The problem
Records follow. Copy every line with "volunteer".

(Data for review Opens)

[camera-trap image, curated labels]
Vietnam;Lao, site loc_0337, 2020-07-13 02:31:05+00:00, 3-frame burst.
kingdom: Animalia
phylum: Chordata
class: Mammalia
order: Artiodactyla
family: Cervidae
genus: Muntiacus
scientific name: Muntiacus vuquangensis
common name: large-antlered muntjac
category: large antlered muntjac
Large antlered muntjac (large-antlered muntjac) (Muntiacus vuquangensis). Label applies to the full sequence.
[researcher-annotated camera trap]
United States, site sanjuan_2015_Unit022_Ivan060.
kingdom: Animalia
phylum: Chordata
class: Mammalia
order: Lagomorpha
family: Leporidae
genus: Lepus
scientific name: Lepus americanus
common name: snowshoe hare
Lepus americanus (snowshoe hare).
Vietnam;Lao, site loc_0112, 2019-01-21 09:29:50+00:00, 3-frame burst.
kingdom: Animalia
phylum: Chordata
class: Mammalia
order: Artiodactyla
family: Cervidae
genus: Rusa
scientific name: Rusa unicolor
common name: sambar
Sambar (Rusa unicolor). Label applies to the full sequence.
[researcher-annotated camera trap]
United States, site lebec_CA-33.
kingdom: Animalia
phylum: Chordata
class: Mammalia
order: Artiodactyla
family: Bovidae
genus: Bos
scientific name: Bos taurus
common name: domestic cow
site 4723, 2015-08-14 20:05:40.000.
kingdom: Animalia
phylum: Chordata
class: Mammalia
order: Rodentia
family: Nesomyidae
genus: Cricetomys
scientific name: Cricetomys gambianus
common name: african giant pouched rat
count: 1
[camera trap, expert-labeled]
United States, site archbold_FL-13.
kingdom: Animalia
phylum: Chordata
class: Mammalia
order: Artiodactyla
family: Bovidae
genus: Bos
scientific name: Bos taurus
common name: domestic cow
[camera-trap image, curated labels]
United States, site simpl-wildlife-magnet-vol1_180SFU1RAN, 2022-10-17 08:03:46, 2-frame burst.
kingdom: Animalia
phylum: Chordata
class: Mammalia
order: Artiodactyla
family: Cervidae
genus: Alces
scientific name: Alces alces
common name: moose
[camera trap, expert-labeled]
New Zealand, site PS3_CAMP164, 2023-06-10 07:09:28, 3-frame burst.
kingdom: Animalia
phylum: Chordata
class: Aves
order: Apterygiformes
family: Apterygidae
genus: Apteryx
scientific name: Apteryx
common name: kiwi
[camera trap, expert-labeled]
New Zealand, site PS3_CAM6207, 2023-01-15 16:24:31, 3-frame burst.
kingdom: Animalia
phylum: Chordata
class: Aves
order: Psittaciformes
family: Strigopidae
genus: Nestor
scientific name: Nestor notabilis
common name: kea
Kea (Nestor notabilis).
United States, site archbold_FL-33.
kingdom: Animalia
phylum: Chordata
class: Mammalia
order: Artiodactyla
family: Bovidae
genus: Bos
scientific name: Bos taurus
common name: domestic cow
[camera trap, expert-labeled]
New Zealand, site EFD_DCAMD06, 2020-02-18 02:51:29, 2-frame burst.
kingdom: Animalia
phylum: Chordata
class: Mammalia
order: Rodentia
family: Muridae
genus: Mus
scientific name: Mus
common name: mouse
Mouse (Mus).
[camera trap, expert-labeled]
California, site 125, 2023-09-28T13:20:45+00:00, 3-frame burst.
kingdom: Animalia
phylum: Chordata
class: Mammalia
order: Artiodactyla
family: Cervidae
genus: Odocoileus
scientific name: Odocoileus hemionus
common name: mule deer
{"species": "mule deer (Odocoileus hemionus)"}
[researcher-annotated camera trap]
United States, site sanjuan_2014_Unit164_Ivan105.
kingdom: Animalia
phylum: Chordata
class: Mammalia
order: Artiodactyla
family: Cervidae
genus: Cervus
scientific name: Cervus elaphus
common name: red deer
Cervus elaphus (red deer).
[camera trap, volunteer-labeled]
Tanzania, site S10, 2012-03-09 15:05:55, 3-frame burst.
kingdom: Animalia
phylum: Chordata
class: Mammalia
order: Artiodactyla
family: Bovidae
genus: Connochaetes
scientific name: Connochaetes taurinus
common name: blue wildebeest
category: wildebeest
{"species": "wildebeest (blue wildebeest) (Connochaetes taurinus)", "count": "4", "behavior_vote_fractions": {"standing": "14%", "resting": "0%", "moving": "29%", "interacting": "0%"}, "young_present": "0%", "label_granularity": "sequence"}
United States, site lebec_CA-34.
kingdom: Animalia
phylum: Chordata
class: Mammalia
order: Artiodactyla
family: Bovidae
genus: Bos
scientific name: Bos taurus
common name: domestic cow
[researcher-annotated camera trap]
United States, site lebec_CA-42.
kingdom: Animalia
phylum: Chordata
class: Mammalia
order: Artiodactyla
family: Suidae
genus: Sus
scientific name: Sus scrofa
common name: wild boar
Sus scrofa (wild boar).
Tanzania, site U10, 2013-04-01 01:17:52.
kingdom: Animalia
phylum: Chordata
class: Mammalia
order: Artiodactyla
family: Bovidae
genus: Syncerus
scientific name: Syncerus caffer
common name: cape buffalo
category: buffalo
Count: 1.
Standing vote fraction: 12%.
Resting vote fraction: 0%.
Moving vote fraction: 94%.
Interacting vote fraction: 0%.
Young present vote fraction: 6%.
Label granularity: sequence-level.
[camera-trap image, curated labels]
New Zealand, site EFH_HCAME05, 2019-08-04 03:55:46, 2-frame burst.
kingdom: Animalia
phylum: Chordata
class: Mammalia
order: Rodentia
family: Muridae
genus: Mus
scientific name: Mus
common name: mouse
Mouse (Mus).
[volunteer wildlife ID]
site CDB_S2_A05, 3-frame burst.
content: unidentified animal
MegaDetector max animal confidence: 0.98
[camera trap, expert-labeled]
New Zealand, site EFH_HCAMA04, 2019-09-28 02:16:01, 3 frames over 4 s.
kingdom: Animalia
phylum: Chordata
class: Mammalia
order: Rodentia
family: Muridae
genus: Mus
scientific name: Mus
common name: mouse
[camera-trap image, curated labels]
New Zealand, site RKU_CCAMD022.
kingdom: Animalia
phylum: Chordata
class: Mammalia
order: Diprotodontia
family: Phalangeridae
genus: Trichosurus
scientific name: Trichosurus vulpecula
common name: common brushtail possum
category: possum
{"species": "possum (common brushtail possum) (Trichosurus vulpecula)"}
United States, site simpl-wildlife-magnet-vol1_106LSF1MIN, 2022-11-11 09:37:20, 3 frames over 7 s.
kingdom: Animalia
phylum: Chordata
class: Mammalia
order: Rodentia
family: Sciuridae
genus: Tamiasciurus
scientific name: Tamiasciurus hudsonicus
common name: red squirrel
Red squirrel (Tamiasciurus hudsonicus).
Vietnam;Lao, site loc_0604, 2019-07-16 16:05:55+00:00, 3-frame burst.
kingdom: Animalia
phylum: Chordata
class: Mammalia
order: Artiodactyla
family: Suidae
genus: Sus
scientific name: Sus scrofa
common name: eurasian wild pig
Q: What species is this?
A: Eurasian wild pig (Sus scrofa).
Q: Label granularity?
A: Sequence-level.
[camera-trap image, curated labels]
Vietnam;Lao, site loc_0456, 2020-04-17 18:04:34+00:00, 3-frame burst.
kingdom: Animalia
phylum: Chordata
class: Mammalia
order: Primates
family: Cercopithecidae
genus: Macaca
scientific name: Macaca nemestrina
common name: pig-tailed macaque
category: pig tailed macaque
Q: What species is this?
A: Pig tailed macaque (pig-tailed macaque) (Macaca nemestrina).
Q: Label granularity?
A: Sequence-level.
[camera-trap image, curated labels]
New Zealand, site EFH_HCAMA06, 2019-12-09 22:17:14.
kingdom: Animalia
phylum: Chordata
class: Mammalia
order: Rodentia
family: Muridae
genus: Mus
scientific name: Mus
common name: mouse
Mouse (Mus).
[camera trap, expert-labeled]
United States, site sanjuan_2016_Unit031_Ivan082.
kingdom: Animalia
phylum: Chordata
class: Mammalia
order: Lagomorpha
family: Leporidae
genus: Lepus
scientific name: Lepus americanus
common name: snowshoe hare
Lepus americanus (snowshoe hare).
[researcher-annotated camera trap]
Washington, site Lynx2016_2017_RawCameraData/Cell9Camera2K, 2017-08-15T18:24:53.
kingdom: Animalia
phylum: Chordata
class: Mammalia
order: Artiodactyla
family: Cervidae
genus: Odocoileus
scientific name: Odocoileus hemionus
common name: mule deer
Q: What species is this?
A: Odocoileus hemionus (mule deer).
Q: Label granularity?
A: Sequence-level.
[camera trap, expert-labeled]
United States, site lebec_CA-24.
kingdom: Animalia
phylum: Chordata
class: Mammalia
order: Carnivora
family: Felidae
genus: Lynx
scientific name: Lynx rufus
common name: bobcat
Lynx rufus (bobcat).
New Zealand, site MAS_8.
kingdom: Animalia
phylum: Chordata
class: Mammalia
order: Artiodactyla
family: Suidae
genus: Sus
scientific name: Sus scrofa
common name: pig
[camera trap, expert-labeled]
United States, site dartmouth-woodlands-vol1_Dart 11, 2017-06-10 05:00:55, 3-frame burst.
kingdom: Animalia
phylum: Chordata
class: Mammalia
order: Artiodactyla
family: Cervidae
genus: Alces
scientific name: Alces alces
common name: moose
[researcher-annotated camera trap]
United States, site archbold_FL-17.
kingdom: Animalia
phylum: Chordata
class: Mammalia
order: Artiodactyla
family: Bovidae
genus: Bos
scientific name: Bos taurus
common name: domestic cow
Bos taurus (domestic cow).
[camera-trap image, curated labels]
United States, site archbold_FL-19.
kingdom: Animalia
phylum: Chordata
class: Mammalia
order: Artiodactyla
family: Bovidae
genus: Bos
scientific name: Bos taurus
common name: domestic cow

(Data for review Closes)

Result for this task
[camera trap, volunteer-labeled]
[volunteer wildlife ID]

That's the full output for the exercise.